**WORK ORDER**
Return, from the material below, each line in which "Aepyceros" occurs.

**DATA SUPPLIED**

****

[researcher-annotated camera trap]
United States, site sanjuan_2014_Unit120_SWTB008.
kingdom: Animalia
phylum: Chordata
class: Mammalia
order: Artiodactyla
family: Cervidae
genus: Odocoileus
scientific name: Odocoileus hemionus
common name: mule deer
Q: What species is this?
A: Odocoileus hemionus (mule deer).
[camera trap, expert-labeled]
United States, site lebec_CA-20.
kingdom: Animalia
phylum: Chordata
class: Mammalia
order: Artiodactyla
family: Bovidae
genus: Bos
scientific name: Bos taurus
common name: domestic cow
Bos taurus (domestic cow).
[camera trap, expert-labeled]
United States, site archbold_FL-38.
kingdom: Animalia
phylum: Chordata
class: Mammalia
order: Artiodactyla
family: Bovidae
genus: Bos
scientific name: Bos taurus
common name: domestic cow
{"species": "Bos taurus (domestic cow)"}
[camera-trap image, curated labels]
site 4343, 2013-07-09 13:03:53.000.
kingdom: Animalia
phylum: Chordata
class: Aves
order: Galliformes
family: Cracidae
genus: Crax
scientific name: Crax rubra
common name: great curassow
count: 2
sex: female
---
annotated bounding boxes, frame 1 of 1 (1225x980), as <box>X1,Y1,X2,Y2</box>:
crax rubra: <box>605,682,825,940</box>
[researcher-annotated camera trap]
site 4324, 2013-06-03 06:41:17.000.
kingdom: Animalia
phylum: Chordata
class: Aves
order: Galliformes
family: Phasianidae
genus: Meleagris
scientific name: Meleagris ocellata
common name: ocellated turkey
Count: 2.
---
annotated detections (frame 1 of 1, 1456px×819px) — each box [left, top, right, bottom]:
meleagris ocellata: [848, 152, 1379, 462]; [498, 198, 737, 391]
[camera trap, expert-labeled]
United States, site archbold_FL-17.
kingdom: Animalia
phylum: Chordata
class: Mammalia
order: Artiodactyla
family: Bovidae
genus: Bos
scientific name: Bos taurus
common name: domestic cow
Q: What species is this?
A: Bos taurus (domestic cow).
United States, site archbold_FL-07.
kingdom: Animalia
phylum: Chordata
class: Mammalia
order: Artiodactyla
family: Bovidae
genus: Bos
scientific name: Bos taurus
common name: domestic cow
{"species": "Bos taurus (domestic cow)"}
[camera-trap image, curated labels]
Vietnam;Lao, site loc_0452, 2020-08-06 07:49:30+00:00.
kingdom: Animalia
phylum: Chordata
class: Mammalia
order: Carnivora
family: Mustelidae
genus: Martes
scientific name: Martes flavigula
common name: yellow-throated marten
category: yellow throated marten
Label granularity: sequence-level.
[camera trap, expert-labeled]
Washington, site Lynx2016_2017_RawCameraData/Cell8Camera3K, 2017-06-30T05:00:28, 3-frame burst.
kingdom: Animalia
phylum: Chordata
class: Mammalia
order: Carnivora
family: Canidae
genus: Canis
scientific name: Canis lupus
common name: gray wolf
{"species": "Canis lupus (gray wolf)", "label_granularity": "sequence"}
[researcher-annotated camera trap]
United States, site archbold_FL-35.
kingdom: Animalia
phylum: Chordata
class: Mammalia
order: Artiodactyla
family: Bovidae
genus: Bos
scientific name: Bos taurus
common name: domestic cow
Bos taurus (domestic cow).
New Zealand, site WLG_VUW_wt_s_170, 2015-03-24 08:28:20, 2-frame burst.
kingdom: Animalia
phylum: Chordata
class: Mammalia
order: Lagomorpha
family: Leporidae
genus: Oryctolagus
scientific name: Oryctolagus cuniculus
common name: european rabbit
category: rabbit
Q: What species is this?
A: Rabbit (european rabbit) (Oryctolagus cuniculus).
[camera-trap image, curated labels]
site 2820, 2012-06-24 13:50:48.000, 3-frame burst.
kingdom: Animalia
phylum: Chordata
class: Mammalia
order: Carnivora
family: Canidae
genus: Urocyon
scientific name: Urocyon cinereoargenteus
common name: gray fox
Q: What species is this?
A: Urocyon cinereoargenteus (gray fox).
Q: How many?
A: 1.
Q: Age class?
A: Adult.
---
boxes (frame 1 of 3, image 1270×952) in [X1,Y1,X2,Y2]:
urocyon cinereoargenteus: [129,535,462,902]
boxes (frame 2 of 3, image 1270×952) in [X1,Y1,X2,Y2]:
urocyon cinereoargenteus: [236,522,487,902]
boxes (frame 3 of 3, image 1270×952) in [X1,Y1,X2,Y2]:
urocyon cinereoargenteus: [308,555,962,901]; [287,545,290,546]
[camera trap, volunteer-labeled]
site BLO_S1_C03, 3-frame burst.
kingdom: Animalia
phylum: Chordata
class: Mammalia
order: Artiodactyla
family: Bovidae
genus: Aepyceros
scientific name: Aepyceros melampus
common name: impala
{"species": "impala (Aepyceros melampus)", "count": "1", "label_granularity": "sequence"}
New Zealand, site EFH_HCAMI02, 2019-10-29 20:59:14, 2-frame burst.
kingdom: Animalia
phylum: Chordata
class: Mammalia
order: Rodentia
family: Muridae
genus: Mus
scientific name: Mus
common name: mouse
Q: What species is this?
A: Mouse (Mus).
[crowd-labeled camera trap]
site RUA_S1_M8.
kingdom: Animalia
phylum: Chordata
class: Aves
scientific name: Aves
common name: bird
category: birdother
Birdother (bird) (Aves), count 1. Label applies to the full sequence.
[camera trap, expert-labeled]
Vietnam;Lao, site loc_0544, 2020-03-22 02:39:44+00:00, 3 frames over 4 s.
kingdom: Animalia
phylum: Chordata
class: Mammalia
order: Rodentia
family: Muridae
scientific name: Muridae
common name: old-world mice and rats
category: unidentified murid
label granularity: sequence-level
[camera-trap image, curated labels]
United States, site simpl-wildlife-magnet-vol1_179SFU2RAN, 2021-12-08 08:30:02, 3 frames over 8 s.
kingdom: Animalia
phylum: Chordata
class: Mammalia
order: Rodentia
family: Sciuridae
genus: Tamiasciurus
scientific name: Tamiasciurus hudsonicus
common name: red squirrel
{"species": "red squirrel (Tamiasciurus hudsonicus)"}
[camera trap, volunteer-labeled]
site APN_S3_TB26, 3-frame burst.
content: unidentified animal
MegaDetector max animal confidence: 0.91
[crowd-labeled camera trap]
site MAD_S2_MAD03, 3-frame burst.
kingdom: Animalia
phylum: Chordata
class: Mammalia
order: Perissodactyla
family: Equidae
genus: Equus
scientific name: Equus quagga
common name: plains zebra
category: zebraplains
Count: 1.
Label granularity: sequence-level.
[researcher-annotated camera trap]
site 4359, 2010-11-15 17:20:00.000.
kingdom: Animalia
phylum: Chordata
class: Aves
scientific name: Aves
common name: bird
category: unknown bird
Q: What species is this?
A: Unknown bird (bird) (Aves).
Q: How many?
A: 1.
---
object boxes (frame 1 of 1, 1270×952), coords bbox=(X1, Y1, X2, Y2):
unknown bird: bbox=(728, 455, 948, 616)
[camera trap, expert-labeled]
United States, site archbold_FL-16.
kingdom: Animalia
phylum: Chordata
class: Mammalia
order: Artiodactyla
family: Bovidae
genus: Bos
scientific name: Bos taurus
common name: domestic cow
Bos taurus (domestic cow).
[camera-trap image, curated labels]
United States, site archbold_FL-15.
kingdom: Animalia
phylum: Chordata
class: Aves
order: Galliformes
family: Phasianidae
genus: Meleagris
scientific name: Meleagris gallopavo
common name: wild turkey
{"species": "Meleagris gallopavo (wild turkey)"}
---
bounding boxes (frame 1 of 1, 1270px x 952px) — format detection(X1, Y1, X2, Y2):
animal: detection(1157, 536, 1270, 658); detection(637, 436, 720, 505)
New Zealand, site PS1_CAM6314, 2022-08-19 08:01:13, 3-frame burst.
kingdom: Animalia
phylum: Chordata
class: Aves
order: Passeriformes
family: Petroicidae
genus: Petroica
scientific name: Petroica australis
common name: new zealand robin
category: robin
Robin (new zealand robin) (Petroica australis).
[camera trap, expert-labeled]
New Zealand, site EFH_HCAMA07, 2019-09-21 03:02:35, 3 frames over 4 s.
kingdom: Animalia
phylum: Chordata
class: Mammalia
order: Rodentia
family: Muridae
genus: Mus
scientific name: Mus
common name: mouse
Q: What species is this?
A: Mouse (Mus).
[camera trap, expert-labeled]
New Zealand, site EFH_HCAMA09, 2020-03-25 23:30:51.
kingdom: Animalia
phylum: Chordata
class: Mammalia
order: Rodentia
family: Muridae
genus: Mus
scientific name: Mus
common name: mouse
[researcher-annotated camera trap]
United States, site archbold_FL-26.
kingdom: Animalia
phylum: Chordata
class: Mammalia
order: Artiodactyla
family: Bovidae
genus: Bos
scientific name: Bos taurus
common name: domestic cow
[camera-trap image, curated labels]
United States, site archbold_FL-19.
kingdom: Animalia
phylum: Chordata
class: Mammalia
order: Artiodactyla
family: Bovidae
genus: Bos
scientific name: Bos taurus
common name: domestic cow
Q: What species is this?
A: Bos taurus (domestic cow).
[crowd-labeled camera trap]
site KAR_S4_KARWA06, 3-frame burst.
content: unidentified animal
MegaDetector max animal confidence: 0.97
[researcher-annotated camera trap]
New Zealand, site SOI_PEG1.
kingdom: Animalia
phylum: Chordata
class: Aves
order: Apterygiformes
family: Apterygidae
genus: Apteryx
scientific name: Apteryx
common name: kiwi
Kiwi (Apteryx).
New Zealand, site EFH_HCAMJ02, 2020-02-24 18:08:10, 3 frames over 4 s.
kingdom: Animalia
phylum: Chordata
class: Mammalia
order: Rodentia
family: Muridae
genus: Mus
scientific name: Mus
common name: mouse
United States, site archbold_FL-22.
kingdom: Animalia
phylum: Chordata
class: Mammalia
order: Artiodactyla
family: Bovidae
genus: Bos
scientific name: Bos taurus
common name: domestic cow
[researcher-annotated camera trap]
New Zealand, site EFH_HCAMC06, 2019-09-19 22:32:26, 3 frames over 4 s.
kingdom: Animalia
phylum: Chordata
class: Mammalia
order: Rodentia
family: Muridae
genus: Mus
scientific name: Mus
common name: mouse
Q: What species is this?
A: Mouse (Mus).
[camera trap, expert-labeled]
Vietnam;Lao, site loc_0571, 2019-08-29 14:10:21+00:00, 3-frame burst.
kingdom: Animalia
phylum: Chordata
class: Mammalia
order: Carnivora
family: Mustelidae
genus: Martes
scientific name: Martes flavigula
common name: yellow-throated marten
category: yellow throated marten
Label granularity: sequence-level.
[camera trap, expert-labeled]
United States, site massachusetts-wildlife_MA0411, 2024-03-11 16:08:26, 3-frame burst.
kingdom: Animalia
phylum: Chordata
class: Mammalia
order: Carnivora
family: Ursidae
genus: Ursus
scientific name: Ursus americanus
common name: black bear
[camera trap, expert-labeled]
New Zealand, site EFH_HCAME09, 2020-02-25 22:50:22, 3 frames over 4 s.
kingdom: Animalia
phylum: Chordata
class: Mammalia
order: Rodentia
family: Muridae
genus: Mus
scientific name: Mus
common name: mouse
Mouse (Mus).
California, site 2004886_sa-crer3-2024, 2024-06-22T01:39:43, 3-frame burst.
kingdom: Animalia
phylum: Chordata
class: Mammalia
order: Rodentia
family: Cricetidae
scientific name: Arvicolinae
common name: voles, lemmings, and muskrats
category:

****

**TASK SOLUTION**
genus: Aepyceros
scientific name: Aepyceros melampus
{"species": "impala (Aepyceros melampus)", "count": "1", "label_granularity": "sequence"}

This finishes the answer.